Erstmals wird am Dienstag der Niederländer Ralph Hamers die Geschäftszahlen der Schweizer Grossbank UBS präsentieren. Begleitet wird die Premiere von einer drohenden Klage in seiner Heimat – wegen Geldwäscherei bei seiner letzten Arbeitgeberin, die Grossbank ING. Die Ausgangslage gestaltet sich wie folgt:
Das Problem: Ralph Hamers hat im November den Chefposten bei der UBS übernommen. Im Dezember wurde bekannt, dass die Staatsanwaltschaft in den Niederlanden einen alten Geldwäsche-Fall neu aufrollt. Dabei ermitteln die Behörden auch gegen Hamers in seiner früheren Rolle als Chef der Bank ING.

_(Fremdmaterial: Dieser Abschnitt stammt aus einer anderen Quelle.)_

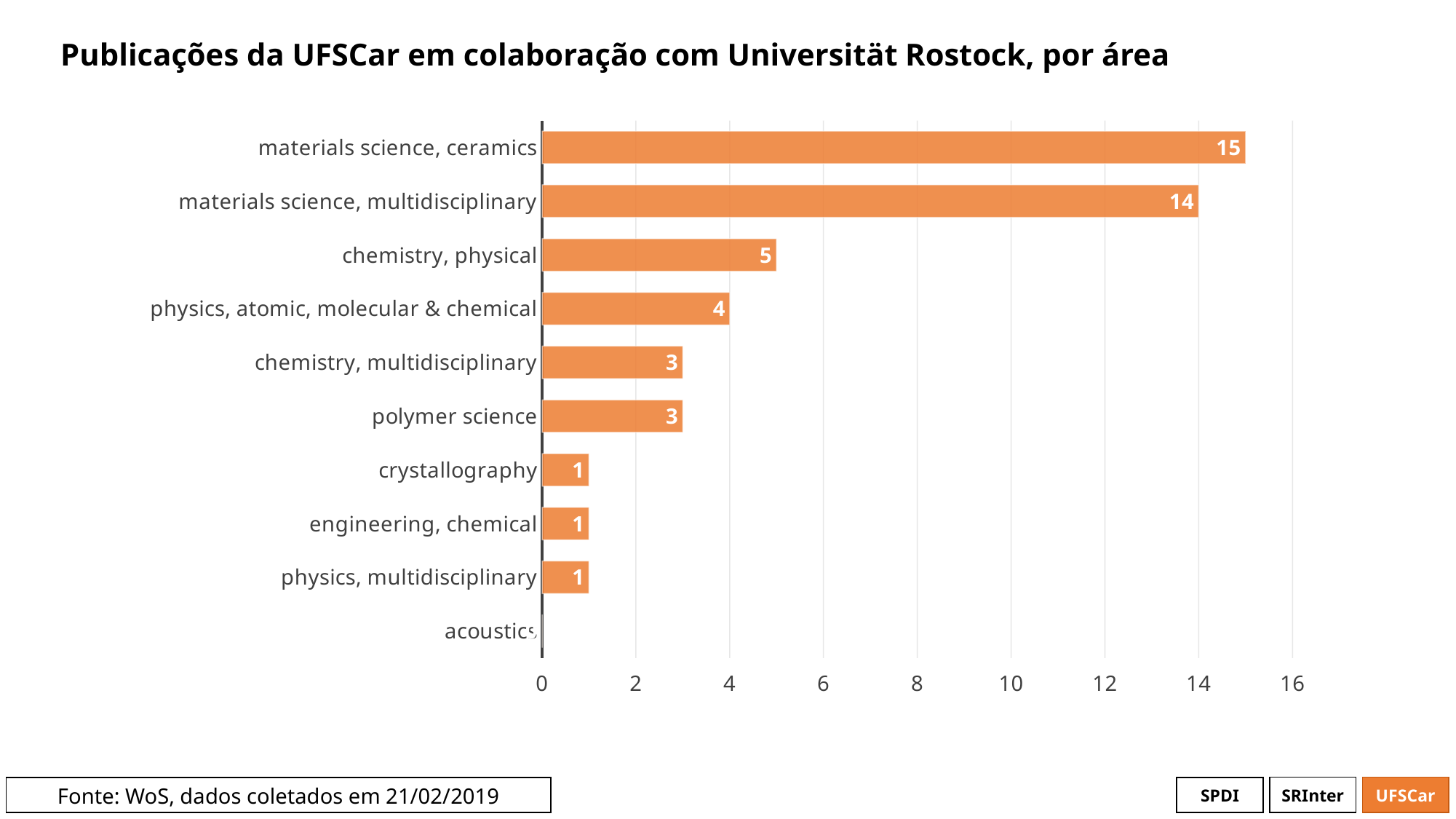
What kind of chart is shown on the slide? bar chart What is the title of the chart? Publicações da UFSCar em colaboração com Universität Rostock, por área Which area has the highest number of publications? materials science, ceramics What is the difference between materials science, ceramics and chemistry, physical? 10 What is the value for physics, atomic, molecular & chemical? 4 What is the value for materials science, multidisciplinary? 14 Which is larger, the value for chemistry, physical or the value for chemistry, multidisciplinary? chemistry, physical How many areas (categories) are listed on the chart? 10 How many publications are shown for materials science, ceramics? 15 Is the value for materials science, multidisciplinary greater or less than 10? greater What is the value for polymer science? 3 What is the value for chemistry, physical? 5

Das steckt dahinter: 2018 zahlte ING zur Beilegung eines grossen Falls von Geldwäscherei 775 Millionen Euro. ING betrachtete die Angelegenheit als erledigt. Doch Aktionärsvertreter Pieter Lakeman legte Beschwerde ein. Es gehe nicht an, dass Hamers bei kriminellen Vorgängen wegschaue und ungeschoren davonkomme, so die Sicht von Lakeman. Überraschend entschied das Berufungsgericht im Dezember, die Staatsanwälte müssten Hamers’ Rolle in der Affäre nochmals prüfen.
So geht es in den Niederlanden weiter: Ob es diesmal zur Anklage gegen den Top-Banker kommt, ist offen. Das wird sich frühestens in ein paar Monaten entscheiden. Aber das Risiko einer Strafklage steht bedrohlich im Raum.
Folgen für die UBS: Für die UBS ist die Entwicklung unangenehm. Den frisch angetretenen Chef belastet nun eine juristische Altlast aus dessen ING-Vergangenheit. Ralph Hamers kann sich so wohl weniger gut auf die Gestaltung der digitale UBS-Zukunft konzentrieren. Doch nach aussen geben sich die obersten Verantwortlichen der Bank gelassen. UBS-Verwaltungsratspräsident Axel Weber stellte sich öffentlich hinter Hamers und sagte, dieser sei weiter fähig, als Chef der Bank gute Arbeit zu leiten.
Das UBS-Jahr 2020: Hamers wird voraussichtlich mit guten bis sehr guten UBS-Jahreszahlen aufwarten. So zumindest erwarten es die Finanzanalysten, nicht zuletzt mit Blick auf die günstige Börsenentwicklung, die derzeit die Gebühreneinnahmen aller Banken stärkt. Als weltgrösste Vermögensverwaltungsbank dürfte die UBS davon 2020 profitiert haben.
Doch die Erfolge aus dem letzten Jahr sind nicht das Verdienst von Ralph Hamers, der erst seit November bei der UBS im Amt ist. Die Medien interessieren sich ohnedies weniger für die Geschäftszahlen als für die Geldwäscherei-Affäre in Hamers Heimat. Zu erwarten sind ausserdem Aussagen dazu, wie die UBS im digitalen Banking weiter vorankommen will. Eine ausgefeilte, neue Digitalisierungs-Strategie ist nicht zu erwarten.